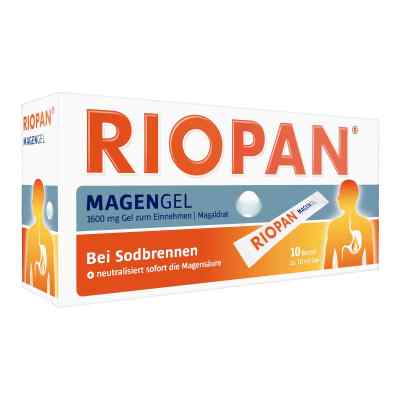 Riopan Magen Gel Stick-pack zamów na apo-discounter.pl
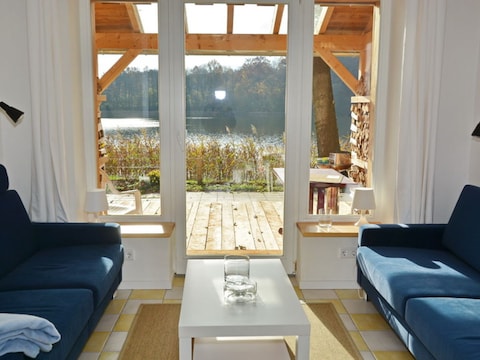 Ferienwohnung 3 im Seehaus Hartwigsdorf
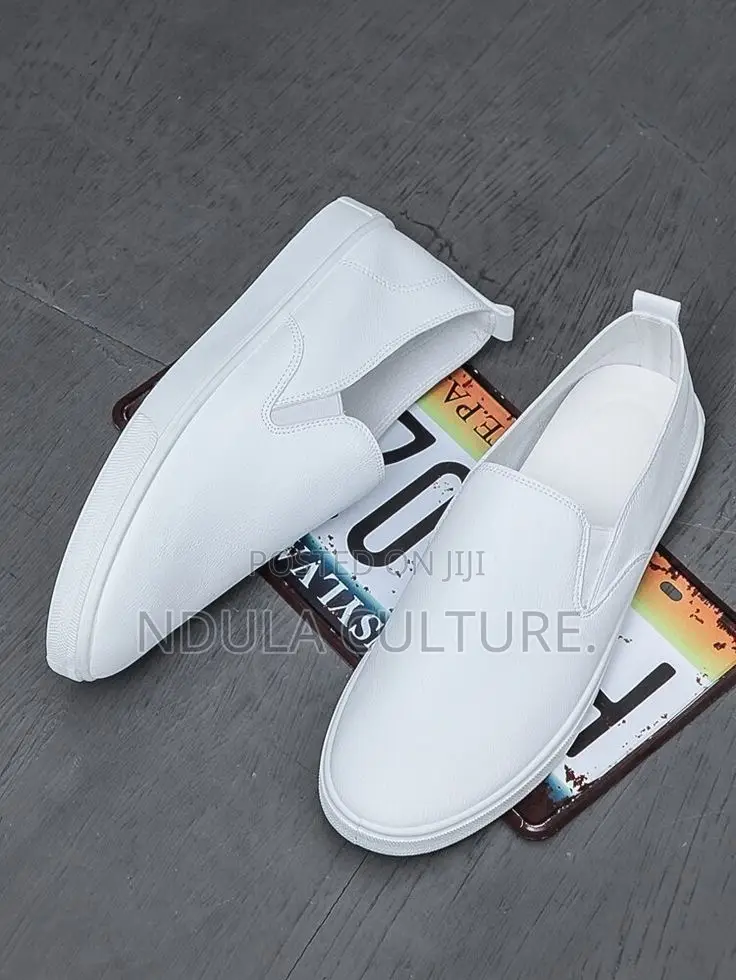 Slip-on Rubbers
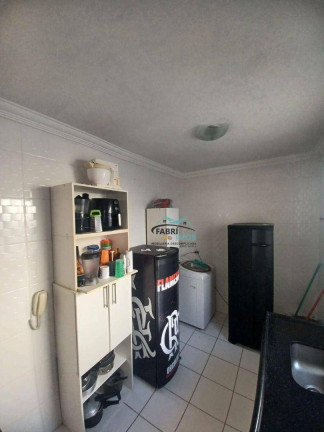 Imagem Apartamento com 2 Quartos à Venda, 47 m² em Jardim Novo Mundo - Sorocaba
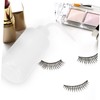 MERRYHAPY Eye Rinse Bottle 4pcs Set 250ml Squeeze Bottle Eyelash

══════════════════════════════

Your instructions: Copy the text of every item above word for word, leaving out the pictures.

Result below:
 Riopan Magen Gel Stick-pack zamów na apo-discounter.pl
 Ferienwohnung 3 im Seehaus Hartwigsdorf
 Slip-on Rubbers
 Imagem Apartamento com 2 Quartos à Venda, 47 m² em Jardim Novo Mundo - Sorocaba
 MERRYHAPY Eye Rinse Bottle 4pcs Set 250ml Squeeze Bottle Eyelash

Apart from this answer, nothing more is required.